At the moment I am working in my backyard ... the challenge there is to set everything up such that the light works and I'm not pointing a camera at a neighbor's backyard.
[I'm a wildlife photography newbie] and currently reading _Photography Birds: Field Techniques and the Art of the Image_ by Gerrit Vyn. I didn't realize the extent that bird photography depends on blinds. He uses a blind most of the time! which makes getting close much, much easier.
@amytabb Yeah, I have the same issues in my backyard. Don't want to freak out the neighbors 😅
I think with a 150-600mm lens, its possible to get close enough to a good amount of birds. Of course a blind would make it easier, but blinds seem inappropriate in my small local parks and reserves that do get visitors besides me. Hopefully at some point I will find a location where I'd feel comfortable using a blind
@ahdchild Ah ok.
I go to farms here locally -- sort of a hard thing to suggest, b/c you have to know someone, and then (I, at least) get permission to go even at my family's farm, b/c of hunting and other events. Have to watch out for: hunters (there w/ permission, or not -- so I wear blaze orange since bow season is in at the moment), sprays and re-entry intervals, and farm animals in the area.
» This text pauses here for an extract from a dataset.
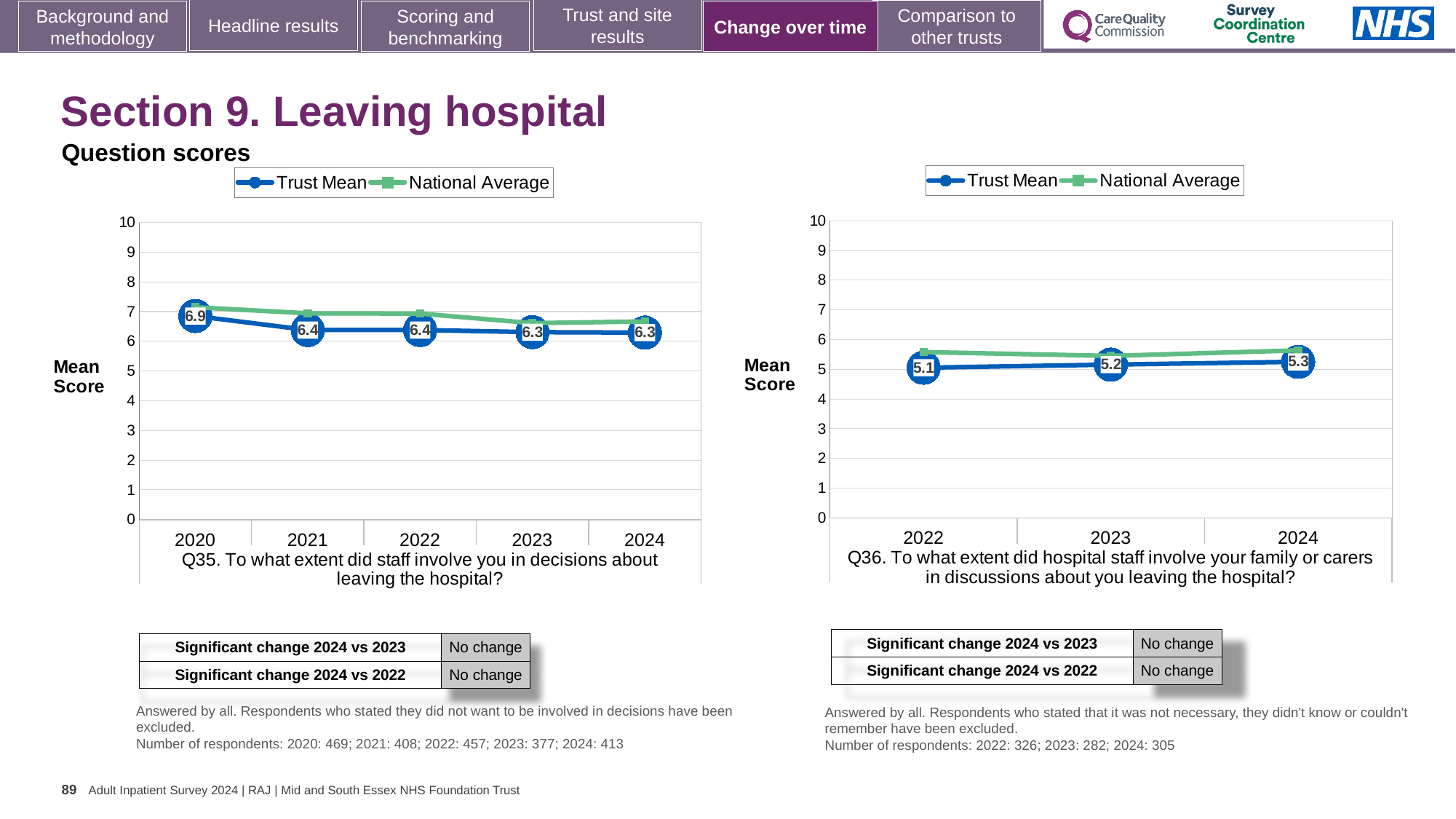
In the Q35 chart on the left, how many years are shown on the x axis? 5 In the Q35 chart on the left, does the Trust Mean rise or fall from 2020 to 2024? fall In the Q35 chart on the left, which year has the highest Trust Mean? 2020 In the Q35 chart on the left, what is the Trust Mean for 2024? 6.3 How many series does the legend of the Q36 chart on the right list? 2 What kind of chart is the Q35 chart on the left? line chart In the Q36 chart on the right, which year has the lowest Trust Mean? 2022 In the Q36 chart on the right, is the National Average for 2022 greater or less than 6? less In the Q36 chart on the right, what is the Trust Mean for 2024? 5.3 In the Q35 chart on the left, what is the difference between the Trust Mean for 2020 and for 2021? 0.5 In the Q36 chart on the right, what is the Trust Mean for 2022? 5.1 In the Q35 chart on the left, what is the Trust Mean for 2020? 6.9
Some animals I can go in the field with, some not, and some, it depends if they have calves.
But, there's lots of wildlife in those little-to-big areas that aren't farmed within the farm -- woods, wetlands, the borders of fields.
This photo is from a neighbor's farm -- my father suggested the idea. It turns out he just wanted photos of Longhorns : )
@amytabb I'll keep this in mind. I don't know anyone who can give me access to a farm now, but this seems like the kind of knowledge that may come in handy at some point.